■ Exercise: Copy out all of the records below with "camera" swapped for "photographer" each time it appears, and keep everything else the same. Leave the pictures out.

----

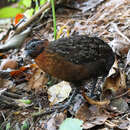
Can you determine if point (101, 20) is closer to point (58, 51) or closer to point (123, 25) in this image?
point (123, 25)

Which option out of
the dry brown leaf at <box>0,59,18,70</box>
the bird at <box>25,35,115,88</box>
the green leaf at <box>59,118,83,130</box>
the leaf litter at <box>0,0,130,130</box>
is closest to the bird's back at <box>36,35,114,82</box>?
the bird at <box>25,35,115,88</box>

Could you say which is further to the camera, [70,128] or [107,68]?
[107,68]

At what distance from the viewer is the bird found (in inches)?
132

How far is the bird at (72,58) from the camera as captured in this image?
335cm

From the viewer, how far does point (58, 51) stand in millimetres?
3428

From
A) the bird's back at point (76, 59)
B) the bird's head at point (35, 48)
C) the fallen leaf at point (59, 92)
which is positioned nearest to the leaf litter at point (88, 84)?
the fallen leaf at point (59, 92)

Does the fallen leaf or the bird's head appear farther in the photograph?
the fallen leaf

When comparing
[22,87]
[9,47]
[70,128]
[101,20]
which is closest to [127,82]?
[70,128]

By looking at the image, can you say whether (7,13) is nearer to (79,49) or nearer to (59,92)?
(59,92)

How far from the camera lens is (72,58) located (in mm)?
3426

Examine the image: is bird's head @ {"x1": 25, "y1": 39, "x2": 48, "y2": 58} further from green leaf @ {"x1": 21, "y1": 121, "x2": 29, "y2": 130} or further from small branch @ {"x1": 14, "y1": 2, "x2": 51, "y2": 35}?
small branch @ {"x1": 14, "y1": 2, "x2": 51, "y2": 35}

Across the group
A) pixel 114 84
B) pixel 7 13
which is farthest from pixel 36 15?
pixel 114 84

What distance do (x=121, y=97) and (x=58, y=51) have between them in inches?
44.9

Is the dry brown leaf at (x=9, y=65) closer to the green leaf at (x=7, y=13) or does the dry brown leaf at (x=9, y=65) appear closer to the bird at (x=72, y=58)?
the bird at (x=72, y=58)
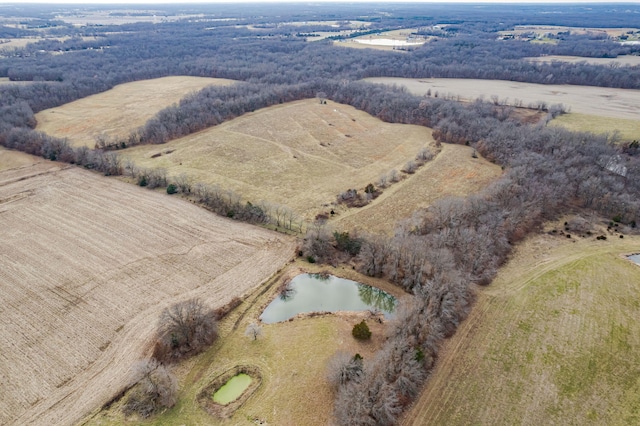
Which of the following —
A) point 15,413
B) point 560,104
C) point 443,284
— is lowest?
point 15,413

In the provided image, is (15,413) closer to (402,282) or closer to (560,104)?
(402,282)

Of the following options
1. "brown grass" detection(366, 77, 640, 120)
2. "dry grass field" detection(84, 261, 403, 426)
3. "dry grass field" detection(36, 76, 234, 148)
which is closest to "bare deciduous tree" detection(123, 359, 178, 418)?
"dry grass field" detection(84, 261, 403, 426)

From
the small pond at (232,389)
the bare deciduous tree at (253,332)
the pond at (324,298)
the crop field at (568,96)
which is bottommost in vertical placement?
the pond at (324,298)

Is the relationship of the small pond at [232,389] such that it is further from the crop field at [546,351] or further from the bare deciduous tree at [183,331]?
the crop field at [546,351]

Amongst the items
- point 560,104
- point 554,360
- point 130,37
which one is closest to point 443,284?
point 554,360

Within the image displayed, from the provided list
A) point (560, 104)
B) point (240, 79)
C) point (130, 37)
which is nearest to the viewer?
point (560, 104)

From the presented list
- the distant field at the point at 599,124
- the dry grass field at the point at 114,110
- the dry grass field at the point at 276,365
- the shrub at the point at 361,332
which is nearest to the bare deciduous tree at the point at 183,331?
the dry grass field at the point at 276,365

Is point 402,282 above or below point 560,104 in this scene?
below

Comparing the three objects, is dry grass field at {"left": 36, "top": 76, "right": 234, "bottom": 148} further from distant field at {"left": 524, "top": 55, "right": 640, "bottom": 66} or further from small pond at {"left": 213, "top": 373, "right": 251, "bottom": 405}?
distant field at {"left": 524, "top": 55, "right": 640, "bottom": 66}
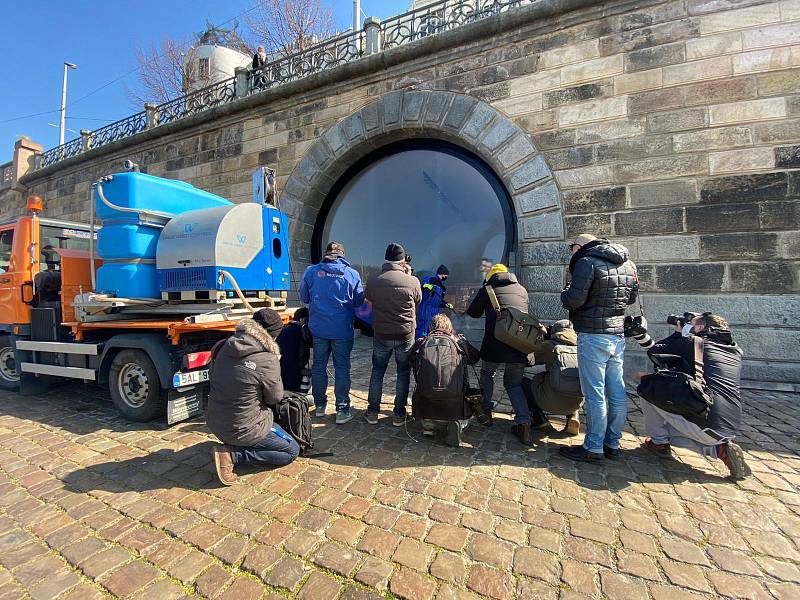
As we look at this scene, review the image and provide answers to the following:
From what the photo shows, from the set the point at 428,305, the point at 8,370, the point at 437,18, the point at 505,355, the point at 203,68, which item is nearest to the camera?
the point at 505,355

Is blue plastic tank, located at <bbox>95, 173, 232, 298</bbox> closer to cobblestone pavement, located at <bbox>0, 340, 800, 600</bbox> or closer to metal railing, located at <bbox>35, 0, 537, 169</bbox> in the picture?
cobblestone pavement, located at <bbox>0, 340, 800, 600</bbox>

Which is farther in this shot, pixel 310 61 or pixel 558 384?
pixel 310 61

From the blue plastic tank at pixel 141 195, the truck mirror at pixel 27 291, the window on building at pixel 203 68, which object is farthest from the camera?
the window on building at pixel 203 68

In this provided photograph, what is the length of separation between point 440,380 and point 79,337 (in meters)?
4.22

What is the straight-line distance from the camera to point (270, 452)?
2.94m

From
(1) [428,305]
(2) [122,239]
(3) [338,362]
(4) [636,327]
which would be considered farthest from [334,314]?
(4) [636,327]

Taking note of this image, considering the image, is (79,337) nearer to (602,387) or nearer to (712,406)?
(602,387)

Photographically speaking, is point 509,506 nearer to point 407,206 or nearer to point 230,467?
point 230,467

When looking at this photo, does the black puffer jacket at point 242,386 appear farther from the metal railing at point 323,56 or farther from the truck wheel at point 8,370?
→ the metal railing at point 323,56

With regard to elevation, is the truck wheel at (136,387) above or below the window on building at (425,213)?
below

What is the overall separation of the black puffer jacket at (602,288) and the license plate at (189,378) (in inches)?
143

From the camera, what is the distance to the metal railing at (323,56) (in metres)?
6.75

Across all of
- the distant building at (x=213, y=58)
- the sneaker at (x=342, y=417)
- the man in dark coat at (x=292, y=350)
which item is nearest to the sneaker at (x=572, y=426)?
the sneaker at (x=342, y=417)

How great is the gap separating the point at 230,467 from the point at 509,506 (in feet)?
6.70
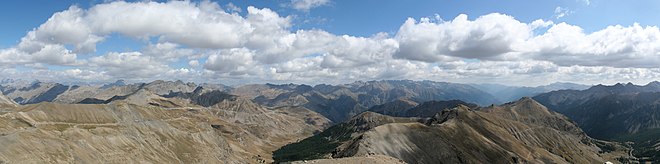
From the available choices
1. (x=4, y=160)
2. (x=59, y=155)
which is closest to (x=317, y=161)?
(x=4, y=160)

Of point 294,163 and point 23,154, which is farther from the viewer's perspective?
point 23,154

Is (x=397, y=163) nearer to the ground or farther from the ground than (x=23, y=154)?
farther from the ground

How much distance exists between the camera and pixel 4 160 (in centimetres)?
17100

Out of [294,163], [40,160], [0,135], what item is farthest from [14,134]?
[294,163]

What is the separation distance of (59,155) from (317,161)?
144348mm

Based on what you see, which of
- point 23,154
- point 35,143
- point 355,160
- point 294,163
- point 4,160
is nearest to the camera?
point 294,163

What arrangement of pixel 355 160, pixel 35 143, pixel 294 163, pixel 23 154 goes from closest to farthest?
pixel 294 163, pixel 355 160, pixel 23 154, pixel 35 143

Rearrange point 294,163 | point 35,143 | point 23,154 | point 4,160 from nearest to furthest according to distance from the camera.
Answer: point 294,163
point 4,160
point 23,154
point 35,143

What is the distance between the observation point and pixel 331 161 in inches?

----

■ Exercise result:
Can you determine if point (101, 20) is closer to point (58, 51) or closer to point (123, 25) in this image?
point (123, 25)

Which option out of
the dry brown leaf at <box>0,59,18,70</box>
the bird at <box>25,35,115,88</box>
the green leaf at <box>59,118,83,130</box>
the leaf litter at <box>0,0,130,130</box>
is closest to the bird's back at <box>36,35,114,82</box>?
the bird at <box>25,35,115,88</box>

Could you say which is further to the photographer, [70,128] or [107,68]?
[107,68]

At what distance from the viewer is the bird found (in inches)?
132

How far is the bird at (72,58) from the photographer as captured in this image?
335cm

From the viewer, how far does point (58, 51) stand in millimetres?
3428

From
A) the bird's back at point (76, 59)
B) the bird's head at point (35, 48)
C) the fallen leaf at point (59, 92)
which is positioned nearest to the leaf litter at point (88, 84)?
the fallen leaf at point (59, 92)

Does the fallen leaf or the bird's head appear farther in the photograph?
the fallen leaf

When comparing
[22,87]
[9,47]
[70,128]
[101,20]
which is closest to [127,82]?
[70,128]

By looking at the image, can you say whether (7,13) is nearer to (79,49) or nearer to (59,92)?
(59,92)

How far from the photographer lens is (72,58) located (in mm)?
3426

Examine the image: is bird's head @ {"x1": 25, "y1": 39, "x2": 48, "y2": 58} further from green leaf @ {"x1": 21, "y1": 121, "x2": 29, "y2": 130} or further from small branch @ {"x1": 14, "y1": 2, "x2": 51, "y2": 35}?
small branch @ {"x1": 14, "y1": 2, "x2": 51, "y2": 35}

Across the group
A) pixel 114 84
B) pixel 7 13
which is farthest from pixel 36 15?
pixel 114 84

What distance do (x=121, y=97) and (x=58, y=51) have between them in inches?
44.9

Is the dry brown leaf at (x=9, y=65) closer to the green leaf at (x=7, y=13) or does the dry brown leaf at (x=9, y=65) appear closer to the bird at (x=72, y=58)?
the bird at (x=72, y=58)
Which of the following —
A) point 15,413
B) point 560,104
C) point 443,284
— is lowest?
point 15,413

In the provided image, is (15,413) closer to (402,282) or closer to (560,104)?
(402,282)

Of the following options
1. "brown grass" detection(366, 77, 640, 120)
2. "dry grass field" detection(84, 261, 403, 426)
3. "dry grass field" detection(36, 76, 234, 148)
which is closest to "bare deciduous tree" detection(123, 359, 178, 418)?
"dry grass field" detection(84, 261, 403, 426)

From
the small pond at (232,389)
the bare deciduous tree at (253,332)
the pond at (324,298)
the crop field at (568,96)
which is bottommost in vertical placement?
the pond at (324,298)

Is the relationship of the small pond at [232,389] such that it is further from the crop field at [546,351] or further from the bare deciduous tree at [183,331]?
the crop field at [546,351]

Amongst the items
- point 560,104
- point 554,360
- point 130,37
which one is closest to point 443,284?
point 554,360

Within the image displayed, from the provided list
A) point (560, 104)
B) point (240, 79)
C) point (130, 37)
which is nearest to the viewer?
point (560, 104)

From the presented list
- the distant field at the point at 599,124
- the dry grass field at the point at 114,110
- the dry grass field at the point at 276,365
- the shrub at the point at 361,332
which is nearest to the bare deciduous tree at the point at 183,331?
the dry grass field at the point at 276,365

Is point 402,282 above or below point 560,104 in this scene?
below

Comparing the three objects, is dry grass field at {"left": 36, "top": 76, "right": 234, "bottom": 148} further from distant field at {"left": 524, "top": 55, "right": 640, "bottom": 66} or further from small pond at {"left": 213, "top": 373, "right": 251, "bottom": 405}?
distant field at {"left": 524, "top": 55, "right": 640, "bottom": 66}
As we look at this scene, review the image and provide answers to the following:
From what the photo shows, from the set the point at 428,305, the point at 8,370, the point at 437,18, the point at 505,355, the point at 203,68, which item is nearest to the photographer?
the point at 505,355

Is blue plastic tank, located at <bbox>95, 173, 232, 298</bbox> closer to cobblestone pavement, located at <bbox>0, 340, 800, 600</bbox> or closer to metal railing, located at <bbox>35, 0, 537, 169</bbox> in the picture?
cobblestone pavement, located at <bbox>0, 340, 800, 600</bbox>

Which is farther in this shot, pixel 310 61 or pixel 558 384?
pixel 310 61

From the blue plastic tank at pixel 141 195, the truck mirror at pixel 27 291, the window on building at pixel 203 68, which object is farthest from the photographer?
the window on building at pixel 203 68

In this provided photograph, what is the length of separation between point 440,380 and point 79,337 (in meters)?
4.22

What is the straight-line distance from the photographer to point (270, 452)?
2.94m

From
(1) [428,305]
(2) [122,239]
(3) [338,362]
(4) [636,327]
which would be considered farthest from [334,314]?
(4) [636,327]

Taking note of this image, considering the image, is (79,337) nearer to (602,387) or nearer to (712,406)?
(602,387)

Photographically speaking, is point 509,506 nearer to point 407,206 or nearer to point 230,467?
point 230,467

When looking at this photo, does the black puffer jacket at point 242,386 appear farther from the metal railing at point 323,56 or farther from the truck wheel at point 8,370?
→ the metal railing at point 323,56

With regard to elevation, is the truck wheel at (136,387) above or below the window on building at (425,213)?
below

What is the overall separation of the black puffer jacket at (602,288) and the license plate at (189,378) (in inches)?
143

From the photographer, what is the distance to the metal railing at (323,56) (in metres)?
6.75

Across all of
- the distant building at (x=213, y=58)
- the sneaker at (x=342, y=417)
- the man in dark coat at (x=292, y=350)
which item is nearest to the sneaker at (x=572, y=426)?
the sneaker at (x=342, y=417)

How great is the gap separating the point at 230,467 from the point at 509,506 (in feet)?
6.70
From the available choices
1. (x=4, y=160)
2. (x=59, y=155)
which is closest to (x=317, y=161)?
(x=4, y=160)

Of point 294,163 and point 23,154, which is farther from the viewer's perspective?
point 23,154

Is (x=397, y=163) nearer to the ground or farther from the ground than (x=23, y=154)?
farther from the ground

How much distance exists between the photographer and pixel 4 160 (in centimetres)?
17100

Out of [294,163], [40,160], [0,135], what item is farthest from [14,134]?
[294,163]

What is the separation distance of (59,155) from (317,161)?
144348mm

Based on what you see, which of
- point 23,154
- point 35,143
- point 355,160
- point 294,163
- point 4,160
is nearest to the photographer?
point 294,163

What arrangement of pixel 355 160, pixel 35 143, pixel 294 163, pixel 23 154 goes from closest to farthest?
pixel 294 163, pixel 355 160, pixel 23 154, pixel 35 143

Rearrange point 294,163 | point 35,143 | point 23,154 | point 4,160 from nearest to furthest according to distance from the photographer.
Answer: point 294,163
point 4,160
point 23,154
point 35,143

What is the distance between the observation point and pixel 331 161 in inches?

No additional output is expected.